Georgian Dream lawmaker Eliso Chapidze, who is a sponsor of the bill, said earlier this month that no final decision was yet made when the new rule of composition should be applied; she said there were two possible options: either to start composition of the new board immediately after the proposed bill is enacted or later, when term of authority of at least six sitting members of the board expires. Lawmakers from the UNM parliamentary minority group say that pre-term termination of authority of sitting members of the board would amount to political meddling into GPB by the new authorities.
OSCE-commission analysis of the bill says that proposed amendments “are in most cases improvements that provide for better possibilities for plurality, rather than the current major role for the President in appointment of the Board of Trustees.”

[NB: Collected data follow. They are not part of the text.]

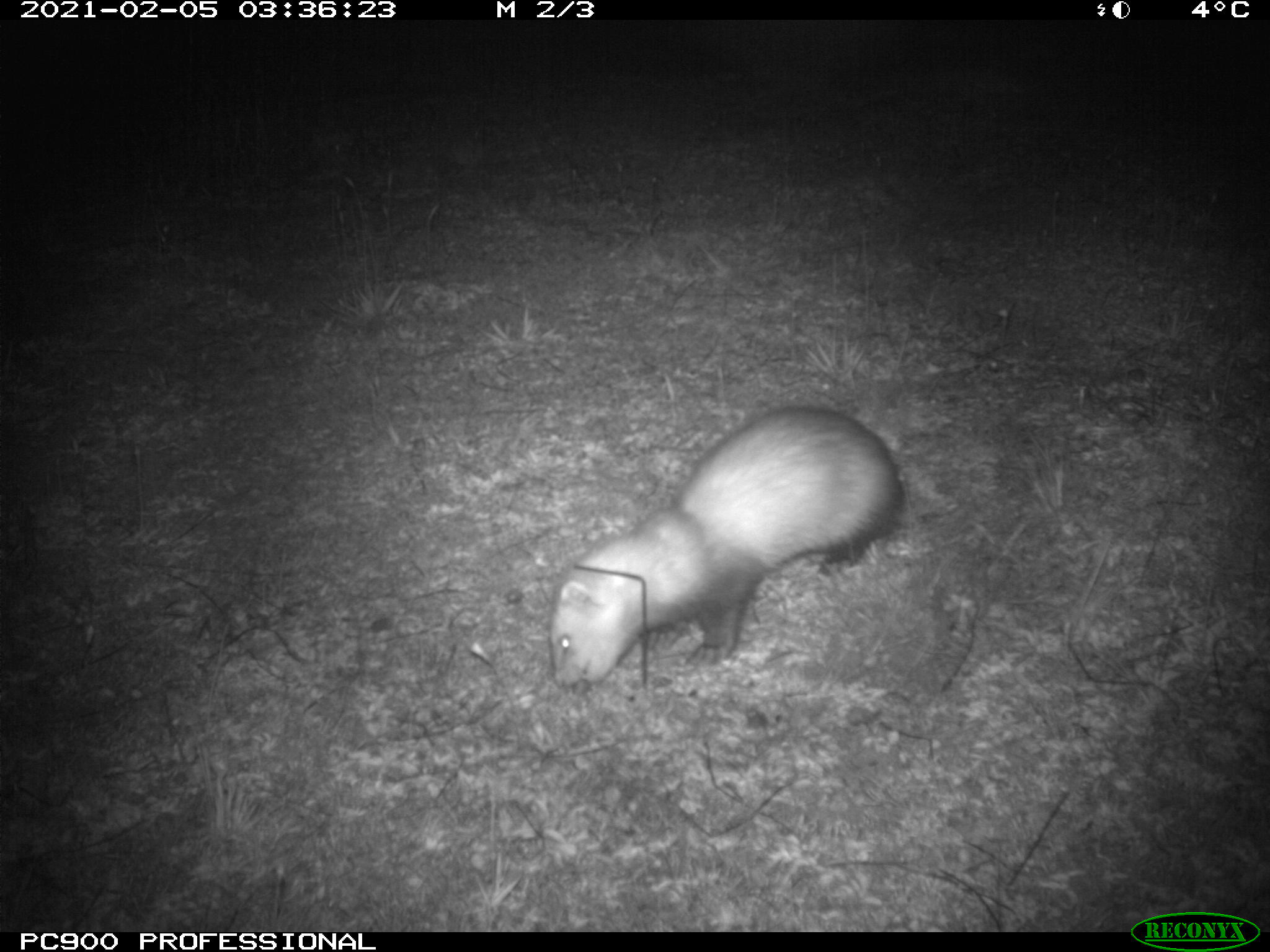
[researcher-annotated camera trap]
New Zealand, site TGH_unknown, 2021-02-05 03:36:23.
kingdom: Animalia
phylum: Chordata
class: Mammalia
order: Carnivora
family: Mustelidae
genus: Mustela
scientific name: Mustela furo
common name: ferret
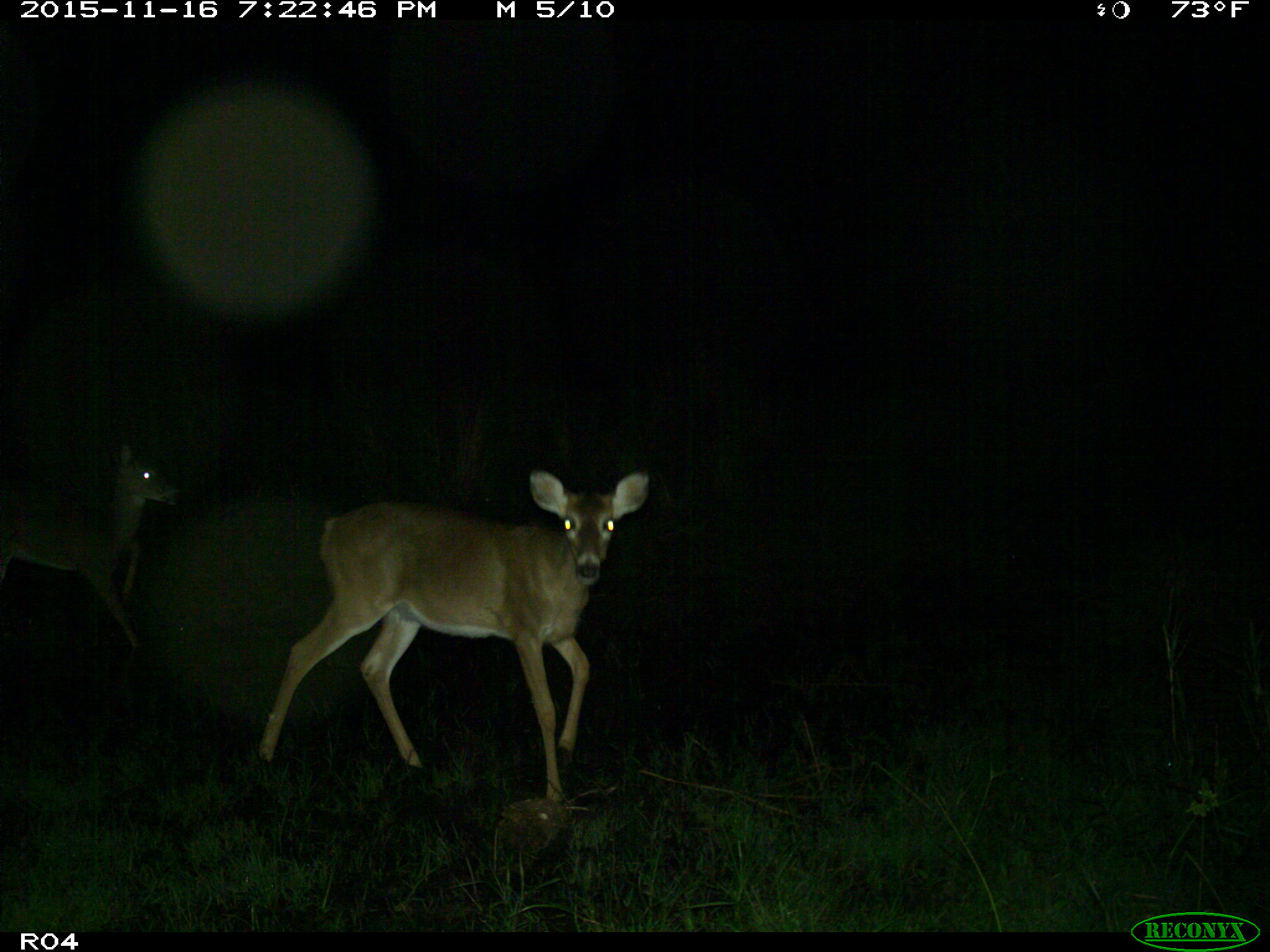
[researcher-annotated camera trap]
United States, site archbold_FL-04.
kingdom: Animalia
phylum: Chordata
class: Mammalia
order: Artiodactyla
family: Cervidae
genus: Odocoileus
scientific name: Odocoileus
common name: deer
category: unidentified deer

“However, it is important that any transition to a new system is made in a gradual and orderly fashion,” the report reads. “What is needed and what is lacking at the moment is a transitional system with provisions setting out how the change from one system to the other will be made. As the number of Trustees is reduced, there needs to be a system for undertaking this that still preserves the possibility for the Board of working efficiently. New requirements that may not be met by existing Trustees should normally only apply to new appointees with the existing ones serving out their term or the major part of their term, although a gradual phasing out of the existing Board will be necessary as the new one is to be smaller. The main deficiency related to the proposed amendments is the absence of transitional provisions governing the introduction of the new Board of Trustees. Even if the amendments are an improvement on the existing Broadcasting Law there is a risk that introduction of new criteria will be used to terminate the existing Board of Trustees in a precipitated and unorganised manner, which would disrupt the work of the Broadcaster.”
The report says that spelling out rotation procedures clearly is important so that “the entire Board is not new at any one time.”